Interview with Anke Stahl

Anke Stahl is Head of the Section “Development-related Postgraduate Courses” of the German Academic Exchange Service (DAAD).

What got the Millennium Express rolling?

It’s really result of the desire on the part of our postgraduate scholarship holders to build and strengthen their network. Wanting to make the most of their time in Germany, they are looking for an interdisciplinary setting in which to meet and get organised. They are looking for ‘outside-the-box’ exchange that not only pushes their horizons but builds the foundation for future networks. For example: A Ugandan from Dresden meets a Ugandan from Hanover as part of the Millennium Express, where the seeds of future projects are sown. Once back in Uganda, they’ll join forces and develop a full-blown project. The students have plenty planned.

Like what?

Some 270 scholarship holders arrive each year in Germany and are enrolled in postgraduate programs all around the country – from Freiburg to Flensburg, and from Bonn to Berlin. With a full schedule, complete with excursions and exams, it’s not always easy for the students to stay involved in the network. But when they met last year in Bonn, they decided to re-commit to a network devoted to issues related to sustainable development, with the baton being passed each year to the new incoming class of scholarship holders. The students have organised themselves into six workgroups, where they look at some of toughest challenges of the 21st century, such as poverty reduction, conflict prevention or resource management. The Millennium Express provides a meeting point, both thematically and organisationally, for more than 40 different academic programmes.

What makes the Millennium Express so special?

Participants come from a diversity of professional and cultural backgrounds, so the workshop discussions are characterised by a wide range of perspectives. The interdisciplinary, holistic approach here in Germany is new to many of the programme participants. It is an experience that both challenges and enriches them. These kinds of workshops can also produce new and innovative research ideas and projects, which the participants can then introduce back in their home countries.

DAAD has been supporting the “Postgraduate Courses for Professionals with Relevance to Developing Countries” programme for 25 years now.
Sounds like a real success story …

Absolutely – and interest in the programme continues to grow with every new year. More than 5,000 students from developing and threshold countries have graduated from the programme since its inception 25 years ago. It’s a unique programme that helps young professionals and junior executives, all with at least two years of work experience under their belts, gain higher degrees in one of 40 different Masters and PhD programmes at a German university. A DAAD scholarship provides them the means to do this. Despite their diversity, the courses have one thing in common: they train the participants in interdisciplinary methods and research and teach them how to approach some of our time’s most pressing issues in a solution-oriented way.

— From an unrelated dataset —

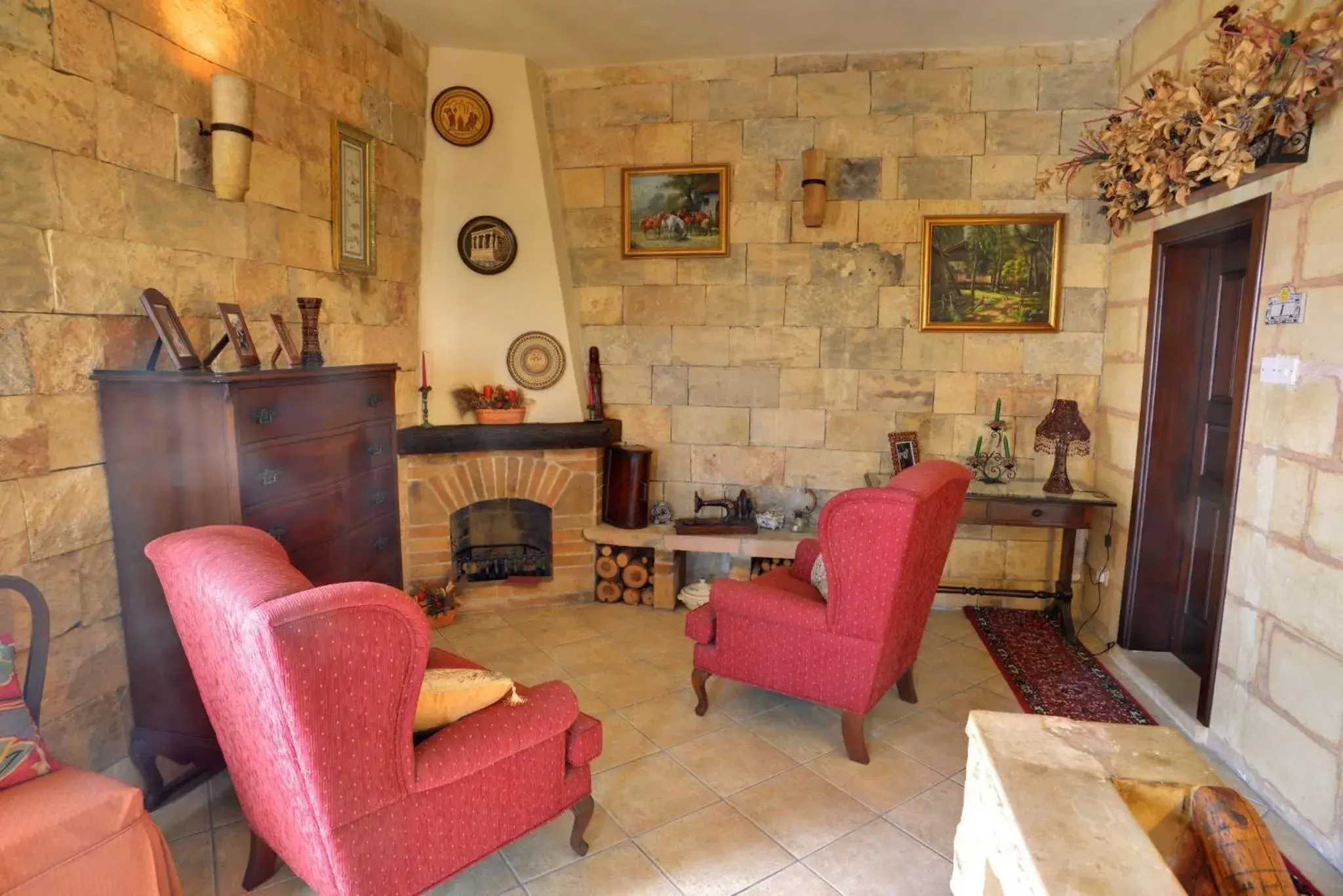 Seating area in Ta' Bertu Host Family Bed & Breakfast Seating area in Ta' Bertu Host Family Bed & Breakfast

What happens to the participants once they’ve completed their studies?

More than three-quarters of our programme graduates return to their home countries and launch their careers there. This demonstrates that the postgraduate courses are indeed tailored to the needs of the respective countries. Many alumni maintain contact to their German university, to DAAD and to their fellow colleagues from Latin America, Africa and Asia. And some take part in discipline-specific alumni projects, which helps maintain and build their international networks.